If you can, the rewards are great. He or she will surely love you. Acceptance allows your partner to relax and just be. It allows him or her to drop into essence, and from essence love flows. This acceptance will come back to you, so you can just relax and be in essence too. Acceptance is quite simple, really, but it’s powerful. It’s wise not to underestimate its importance in relationships. Acceptance is a quality of essence, and when you choose it, you choose essence over the ego.

In many cases, accepting our partner’s way of being is just a matter of counteracting any complaints the ego has with a positive statement of acceptance, such as “Let it be” or “Everything is perfect” or “Love is more important than this” or “He’s just the way he is.” These are expressions of truth from essence, and we can use expressions like these to neutralize or change our relationship to our egoic mind, which judges and resists the many ways our partner is different from us. We can remind ourselves: “That’s just the ego. There it goes again, trying to cause trouble!” Conflict is not inevitable in relationships, and we can learn to avoid it through ignoring our partner’s conditioning and letting him or her just be the way he or she is. This is one of the greatest gifts we can give our partner.

As part of this acceptance, we can even go along with our partner’s conditioning (desires) sometimes, out of kindness. For instance, if your partner wants you to drive a little faster, why not (as long as it’s not dangerous)? Or if she wants you to wring out the dishrag or keep the bathroom sink clean, why not? Why wouldn’t you do these little things if it pleases your partner? People who love and accept and respect each other do what doesn’t come naturally sometimes out of love, to maintain harmony, which is good for everyone. You do these little things because they are good for the relationship. You put the relationship and love before your own tendencies. Doing things the way you do them is not more important than love. When you live with someone, being flexible and considerate in small ways yields big results: love. The ego is not cooperative and considerate; only essence is. When you emulate essence, you always win.

With all this talk about accepting conditioning, it is important to be clear that not all conditioning, or behavior, should be accepted. Behavior that is abusive is not acceptable, not only because no one deserves abuse, but because a relationship can’t survive it. You don’t accept abusive actions and speech from your partner because you value yourself, because it’s not good for your relationship, and because it’s not good for your partner to be allowed to behave that way.
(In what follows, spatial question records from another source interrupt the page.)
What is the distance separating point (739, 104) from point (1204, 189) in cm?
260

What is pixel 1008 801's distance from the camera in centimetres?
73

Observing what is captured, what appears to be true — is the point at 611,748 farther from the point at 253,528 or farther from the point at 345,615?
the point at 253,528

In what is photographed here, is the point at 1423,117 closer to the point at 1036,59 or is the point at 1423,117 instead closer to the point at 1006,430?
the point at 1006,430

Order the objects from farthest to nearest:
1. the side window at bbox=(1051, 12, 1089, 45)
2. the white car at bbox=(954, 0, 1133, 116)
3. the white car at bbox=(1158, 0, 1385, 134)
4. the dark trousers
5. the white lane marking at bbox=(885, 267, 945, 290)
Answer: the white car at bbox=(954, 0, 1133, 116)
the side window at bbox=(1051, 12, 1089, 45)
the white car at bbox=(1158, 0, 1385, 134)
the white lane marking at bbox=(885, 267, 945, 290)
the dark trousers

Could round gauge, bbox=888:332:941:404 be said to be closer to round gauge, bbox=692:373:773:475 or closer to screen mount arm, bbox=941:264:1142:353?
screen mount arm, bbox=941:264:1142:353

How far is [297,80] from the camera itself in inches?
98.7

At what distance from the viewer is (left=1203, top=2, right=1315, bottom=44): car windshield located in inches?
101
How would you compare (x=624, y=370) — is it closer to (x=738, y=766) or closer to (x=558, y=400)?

Essence accepts, but it doesn’t accept abuse because it is pro-life and pro-love. Essence doesn’t allow itself to be victimized, and it doesn’t allow others to victimize others. It says no to negativity, hatred, and abuse. To do anything else is to be an accomplice to or enabler of negativity and harm.

Putting your foot down in this regard is a simple matter of stating that you won’t tolerate your partner speaking to you or behaving toward you in an abusive way. Anything you or your partner have to say to each other can be stated clearly, cleanly, and without blame, anger, judgment, or criticism. It is imperative that you learn to speak to each other this way rather than in a way that creates further negativity. There are lots of books available that teach how to communicate nonviolently. It’s unfortunate that this most important skill isn’t taught in school.

We are here to learn love, and relationships teach this. If your relationship isn’t helping you to learn love but, instead, is fostering enmity, then you need to consider leaving it. If interactions within your relationship are abusive, and you are unable to turn this around, then it’s likely that you and your partner aren’t meant to be together. If you have tried everything you can to transform the negativity within you and within your relationship and you haven’t succeeded, then it might not be appropriate to stay in that relationship. Sometimes love means loving yourself enough to leave an abusive situation.